Tunisian Unionists on Strike in Kasserine Province

[UGTT union federation executive member Mohamed Saghaier Saihi. Image from menasolidaritynetwork.com] [UGTT union federation executive member Mohamed Saghaier Saihi. Image from menasolidaritynetwork.com]

Tunisian Unionists on Strike in Kasserine Province

By : Jadaliyya Reports

[The following statement was issued by Mohamed Sghaier Saihi, a UGTT union federation executive member in Kasserine province, Tunisia, via MENA Solidarity Network on 21 October 2012.]  

Tunisia has seen waves of strikes and protests against the policies of the Islamist Ennahdha Party in recent months. In the Kasserine region, for example we saw general strikes in Majel Bel Abbès two months ago, in Thala three weeks ago, in Laayoun two weeks ago, in Sbiba last Tuesday and in Hassi Frid last week. There are almost every week demonstrations  and sit-ins in Kasserine and different local areas.
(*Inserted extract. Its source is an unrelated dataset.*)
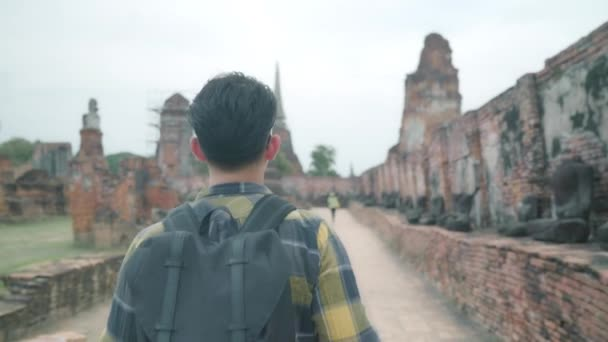 Traveler Asian man spending holiday trip at Ayutthaya, Thailand, backpacker male enjoy his journey at amazing landmark in traditional city. Lifestyle men travel holidays concept.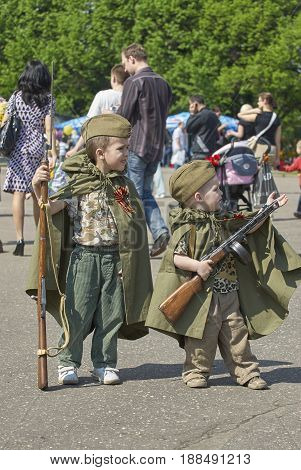 MOSCOW, MAY 9, 2010: Two young boys brothers in green USSR WWII uniform with soviet machine gun, rifle on celebration of Great victory 65th anniversary in Gorky Park garden. USSR  9 May Victory day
The strikes are co-ordinated by leaders of the UGTT trade union federation. I am general secretary of the regional secondary school teachers’ union, which is affiliated to the UGTT, and a member of the regional executive committee of the UGTT in Kasserine province. The UGTT has 19000 members in the region across different economic sectors, and every four years they elect a nine-member regional executive which in turn elects a general secretary. Almost all of the 4000 teachers across 65 schools (preparatory schools and secondary schools) are members of the UGTT.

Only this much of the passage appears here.